• _Exercise requirements_:
Every line from the one containing "Rubber roller" to the end of the records below should be returned exactly; pictures are to be dropped.

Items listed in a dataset
══════════════════════════════
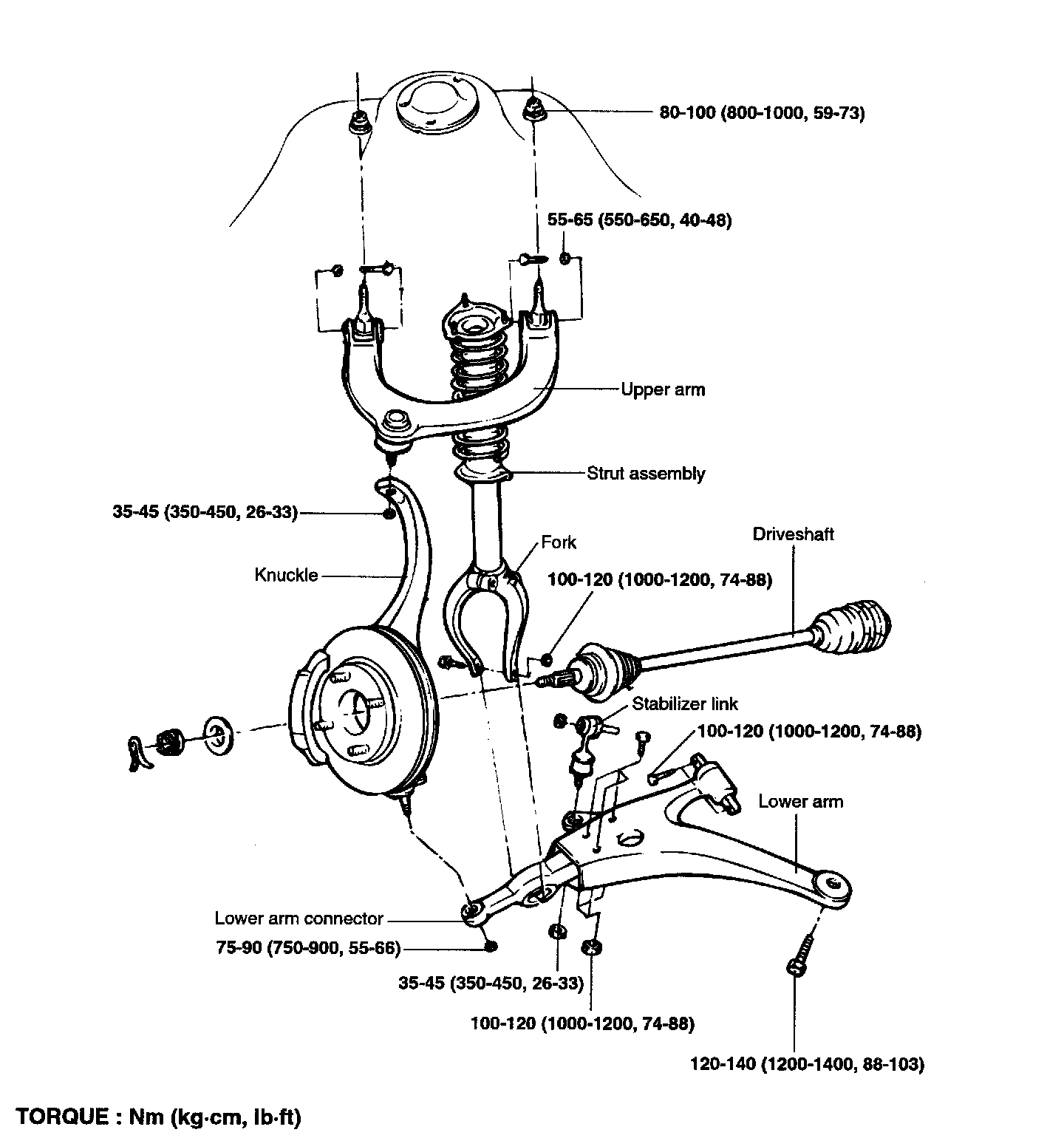 80-100 (800-1000, 59-73)

55-65 (550-650, 40-48)

Upper arm

Strut assembly

35-45 (350-450, 26-33)

Fork

Driveshaft

Knuckle

100-120 (1000-1200, 74-88)

Stabilizer link

100-120 (1000-1200, 74-88)

Lower arm

Lower arm connector

75-90 (750-900, 55-66)

35-45 (350-450, 26-33)

100-120 (1000-1200, 74-88)

120-140 (1200-1400, 88-103)

TORQUE : Nm (kg·cm, lb·ft)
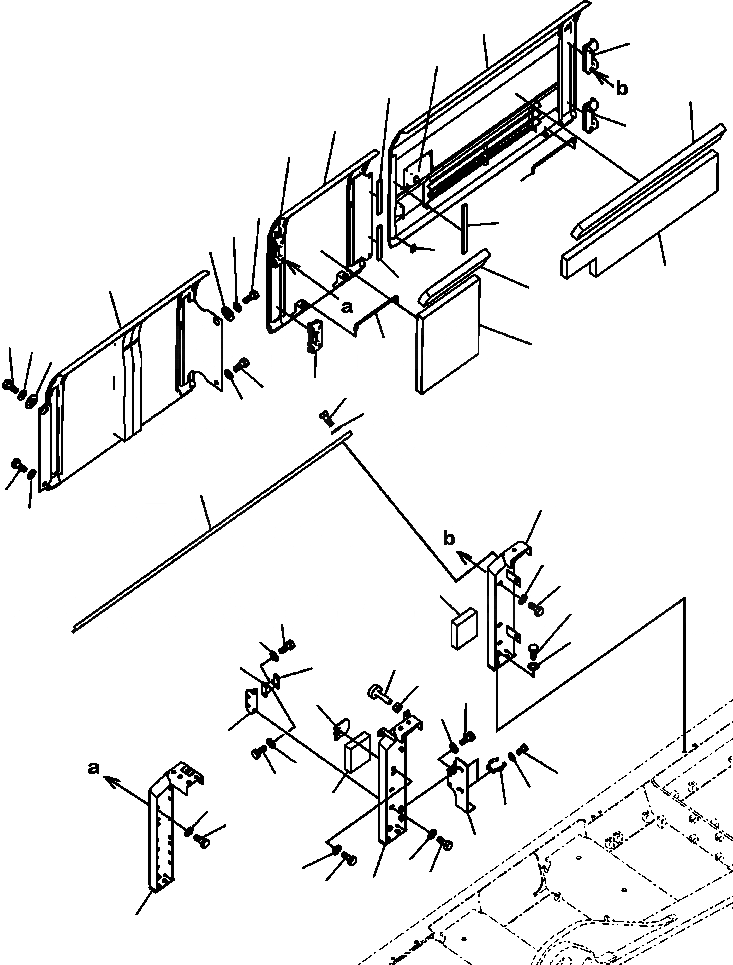 b
a
b
a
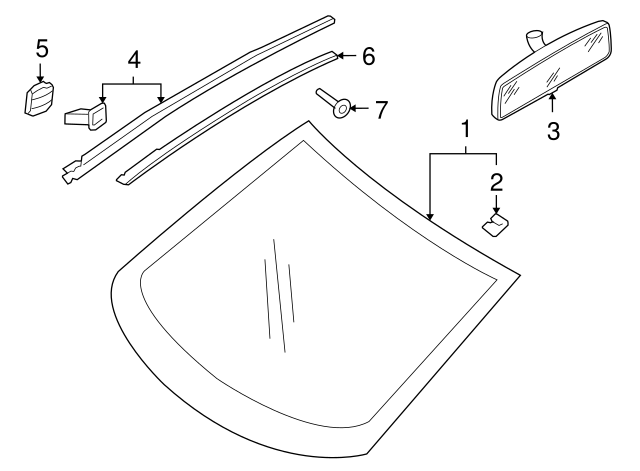 5
4
6
7
1
2
3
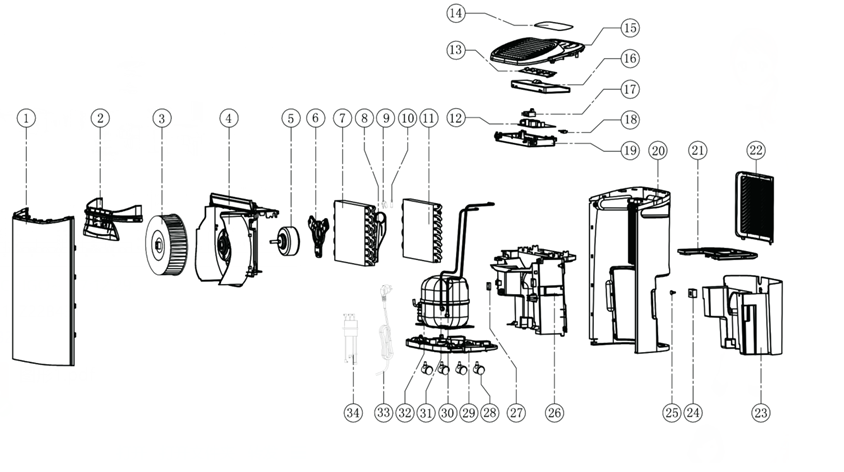 14
15
13
16
17
12
18
19
1
2
3
4
5
6
7
8
9
10
11
20
21
22
34
33
32
31
30
29
28
27
26
25
24
23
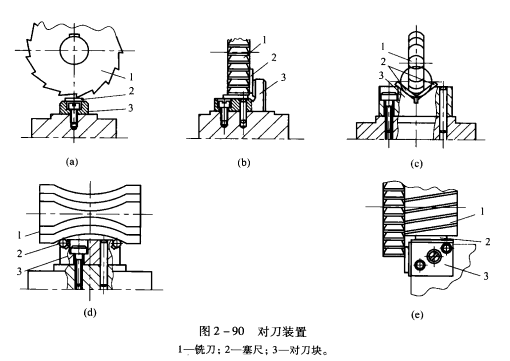 1
2
3
(a)

1
2
3
(b)

1
2
3
(c)

1
2
3
(d)

1
2
3
(e)

图 2－90　对刀装置
1—铣刀；2—塞尺；3—对刀块。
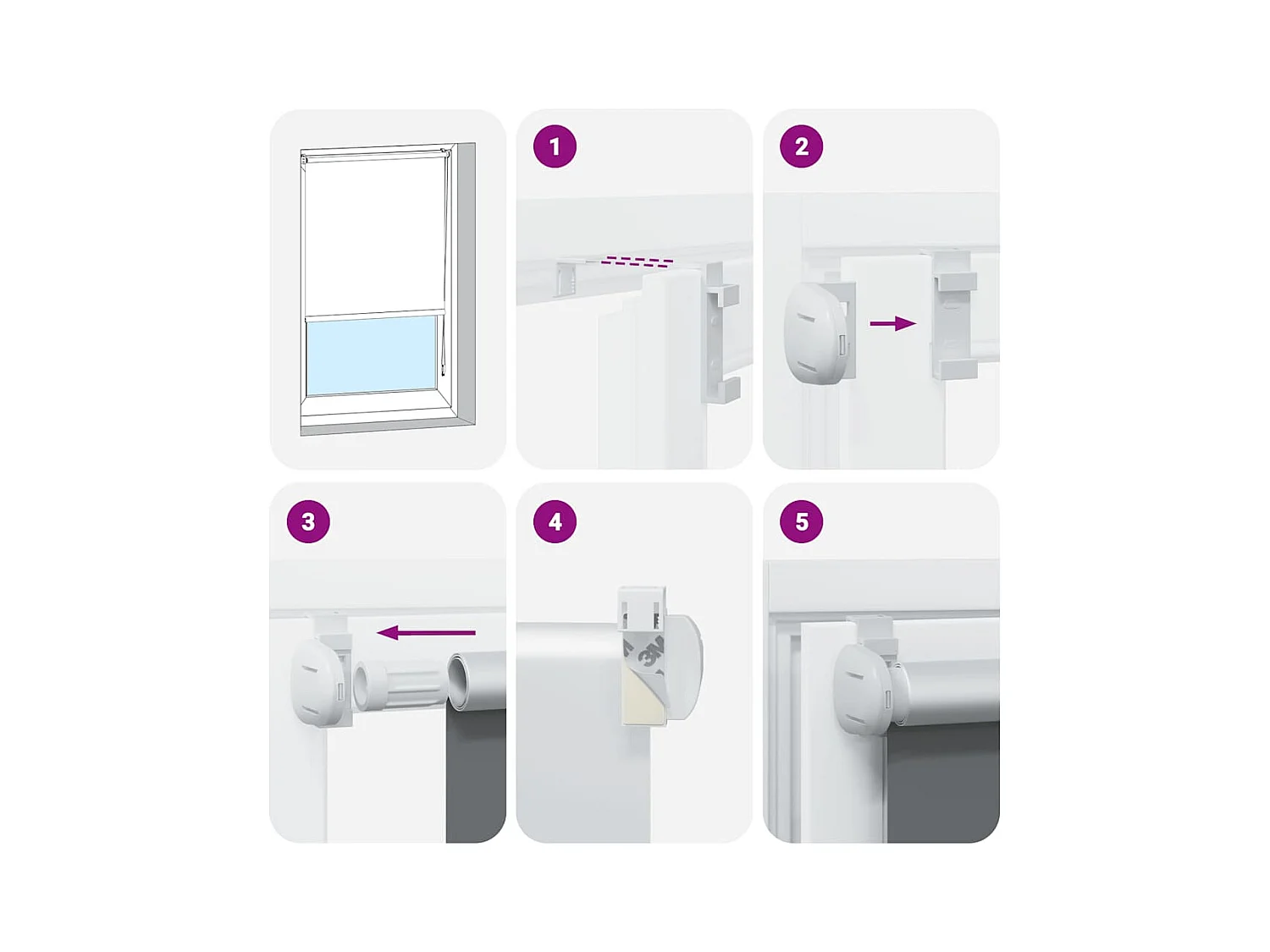 1

2

3

4

3M

5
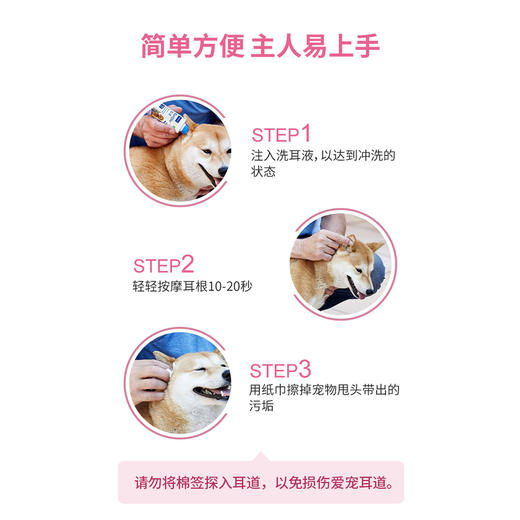 简单方便 主人易上手

STEP1
注入洗耳液，以达到冲洗的状态

STEP2
轻轻按摩耳根10-20秒

STEP3
用纸巾擦掉宠物甩头带出的污垢

请勿将棉签探入耳道，以免损伤爱宠耳道。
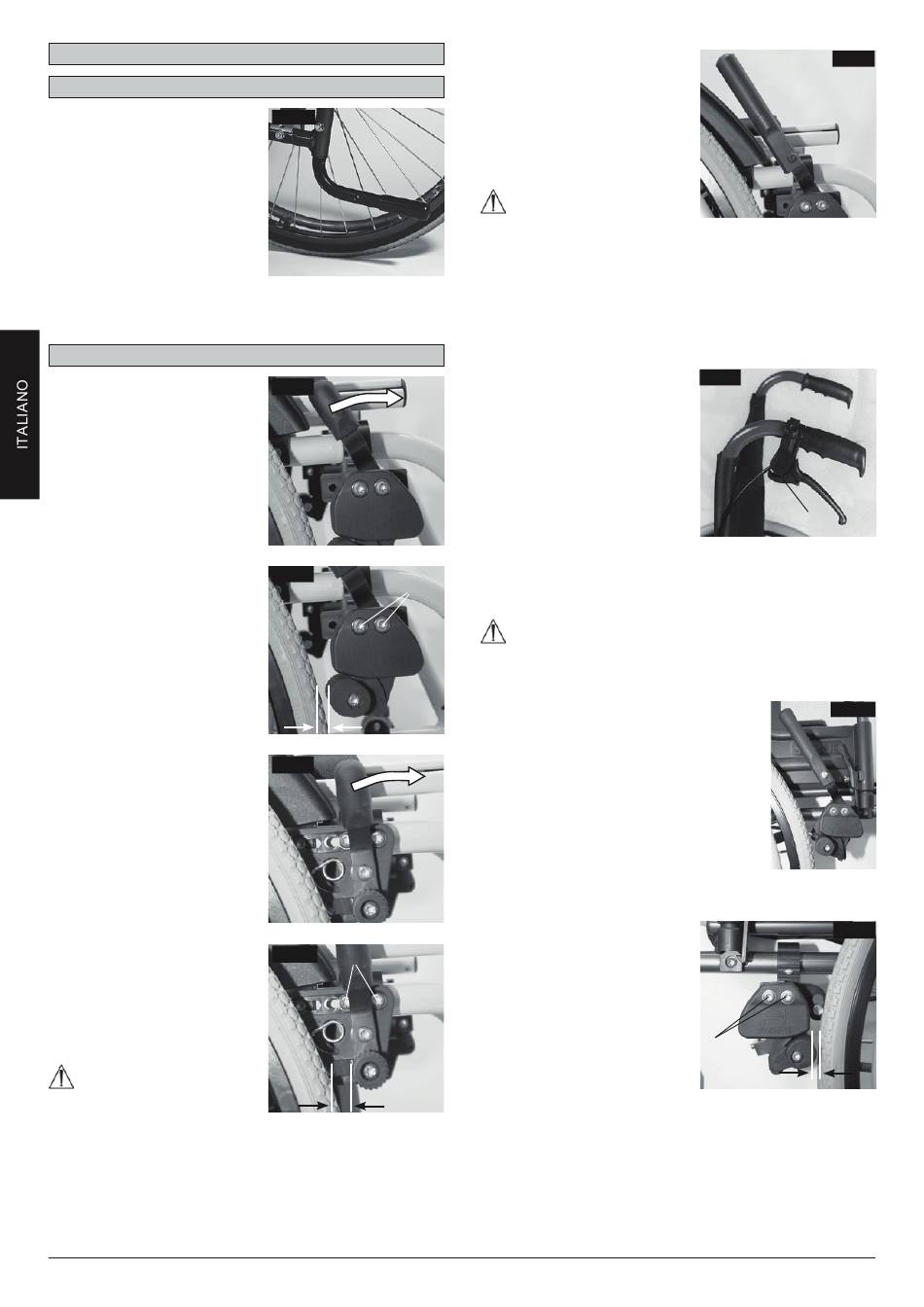 ITALIANO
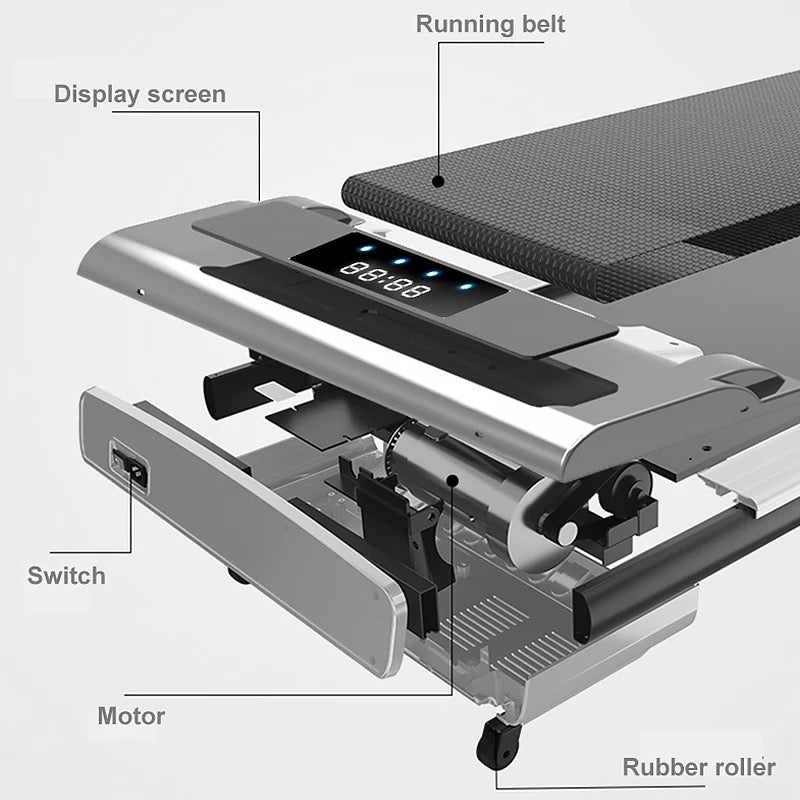 Running belt

Display screen

88:88

Switch

Motor

Rubber roller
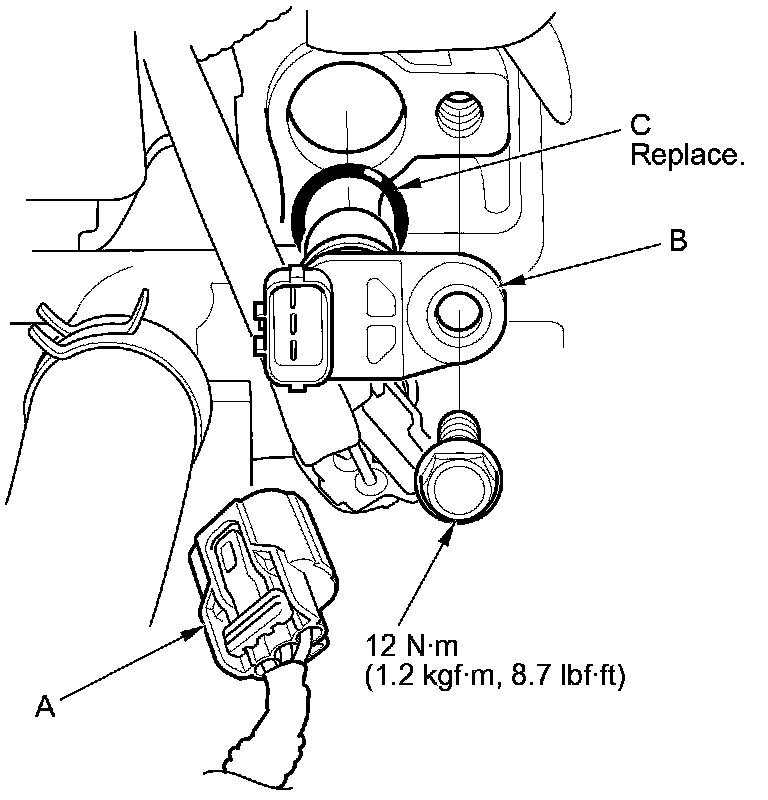 C
Replace.

B

12 N·m
(1.2 kgf·m, 8.7 lbf·ft)

A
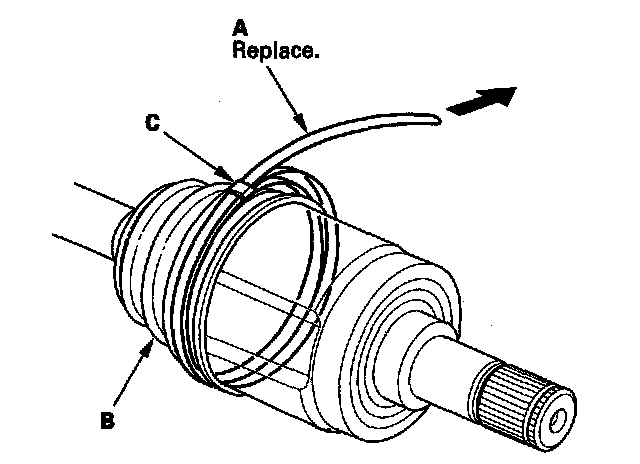 A
Replace.

C

B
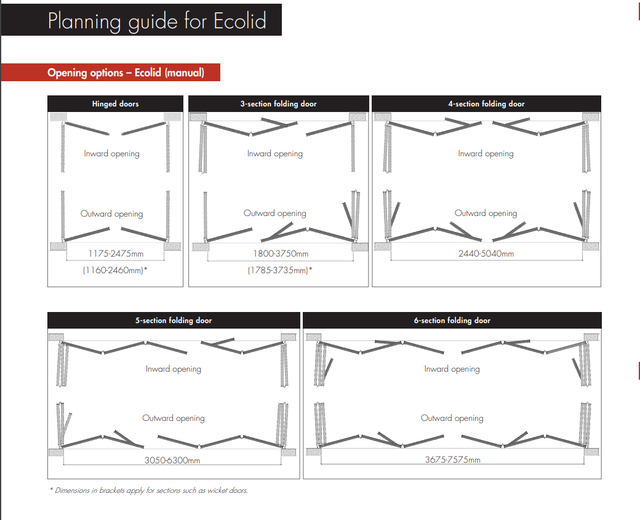 Planning guide for Ecolid

Opening options – Ecolid (manual)

Hinged doors

Inward opening

Outward opening

1175-2475mm

(1160-2460mm)*

3-section folding door

Inward opening

Outward opening

1800-3750mm

(1785-3735mm)*

4-section folding door

Inward opening

Outward opening

2440-5040mm

5-section folding door

Inward opening

Outward opening

3050-6300mm

6-section folding door

Inward opening

Outward opening

3675-7575mm

* Dimensions in brackets apply for sections such as wicket doors.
══════════════════════════════
• _Answer section_:
Rubber roller
 C
Replace.

B

12 N·m
(1.2 kgf·m, 8.7 lbf·ft)

A
 A
Replace.

C

B
 Planning guide for Ecolid

Opening options – Ecolid (manual)

Hinged doors

Inward opening

Outward opening

1175-2475mm

(1160-2460mm)*

3-section folding door

Inward opening

Outward opening

1800-3750mm

(1785-3735mm)*

4-section folding door

Inward opening

Outward opening

2440-5040mm

5-section folding door

Inward opening

Outward opening

3050-6300mm

6-section folding door

Inward opening

Outward opening

3675-7575mm

* Dimensions in brackets apply for sections such as wicket doors.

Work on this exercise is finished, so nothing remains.